• **TASK DESCRIPTION**: Write out the material from the line containing "Could you identify which of" up to and including the line containing "Result: 10.6", reproducing each line character for character.

• **INPUT RECORDS**:
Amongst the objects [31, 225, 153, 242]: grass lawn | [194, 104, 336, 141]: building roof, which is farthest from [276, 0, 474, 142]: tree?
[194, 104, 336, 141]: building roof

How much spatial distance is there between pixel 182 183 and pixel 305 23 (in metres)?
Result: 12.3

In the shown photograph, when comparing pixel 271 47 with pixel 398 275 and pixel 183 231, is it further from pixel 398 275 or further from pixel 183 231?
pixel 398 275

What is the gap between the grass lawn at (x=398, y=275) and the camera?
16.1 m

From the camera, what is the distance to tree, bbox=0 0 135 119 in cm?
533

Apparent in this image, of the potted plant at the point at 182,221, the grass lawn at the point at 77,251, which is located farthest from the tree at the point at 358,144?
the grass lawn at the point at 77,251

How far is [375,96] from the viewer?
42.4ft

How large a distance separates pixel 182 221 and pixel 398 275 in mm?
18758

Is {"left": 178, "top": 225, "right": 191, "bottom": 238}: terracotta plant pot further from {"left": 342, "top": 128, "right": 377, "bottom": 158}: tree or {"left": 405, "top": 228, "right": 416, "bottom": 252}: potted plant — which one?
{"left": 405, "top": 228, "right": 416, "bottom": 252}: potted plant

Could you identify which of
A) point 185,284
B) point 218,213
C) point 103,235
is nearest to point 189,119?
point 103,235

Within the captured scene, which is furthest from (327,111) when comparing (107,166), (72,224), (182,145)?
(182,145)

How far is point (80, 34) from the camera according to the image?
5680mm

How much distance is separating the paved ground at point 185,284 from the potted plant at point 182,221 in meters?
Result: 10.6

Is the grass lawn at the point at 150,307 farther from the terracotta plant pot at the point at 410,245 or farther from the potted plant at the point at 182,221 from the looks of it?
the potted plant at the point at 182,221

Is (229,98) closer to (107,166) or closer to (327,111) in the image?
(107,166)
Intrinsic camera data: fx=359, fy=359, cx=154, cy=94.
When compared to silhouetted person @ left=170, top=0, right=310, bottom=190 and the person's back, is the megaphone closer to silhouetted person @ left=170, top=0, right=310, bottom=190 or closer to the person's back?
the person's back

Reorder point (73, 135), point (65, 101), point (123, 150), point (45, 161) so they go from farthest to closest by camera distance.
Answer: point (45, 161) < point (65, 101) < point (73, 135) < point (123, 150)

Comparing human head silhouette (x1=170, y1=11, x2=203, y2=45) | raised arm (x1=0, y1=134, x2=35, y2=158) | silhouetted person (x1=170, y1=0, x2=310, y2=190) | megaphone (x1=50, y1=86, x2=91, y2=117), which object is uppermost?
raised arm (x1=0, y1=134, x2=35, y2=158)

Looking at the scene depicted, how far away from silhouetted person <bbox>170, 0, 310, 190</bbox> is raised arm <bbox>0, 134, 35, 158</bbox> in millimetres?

• **REPLY**:
Could you identify which of
A) point 185,284
B) point 218,213
C) point 103,235
is nearest to point 189,119?
point 103,235

Within the captured scene, which is furthest from (327,111) when comparing (107,166), (72,224), (182,145)?
(182,145)

How far is point (80, 34) from the camera according to the image?
5680mm

How much distance is separating the paved ground at point 185,284 from the potted plant at point 182,221 in meters?
Result: 10.6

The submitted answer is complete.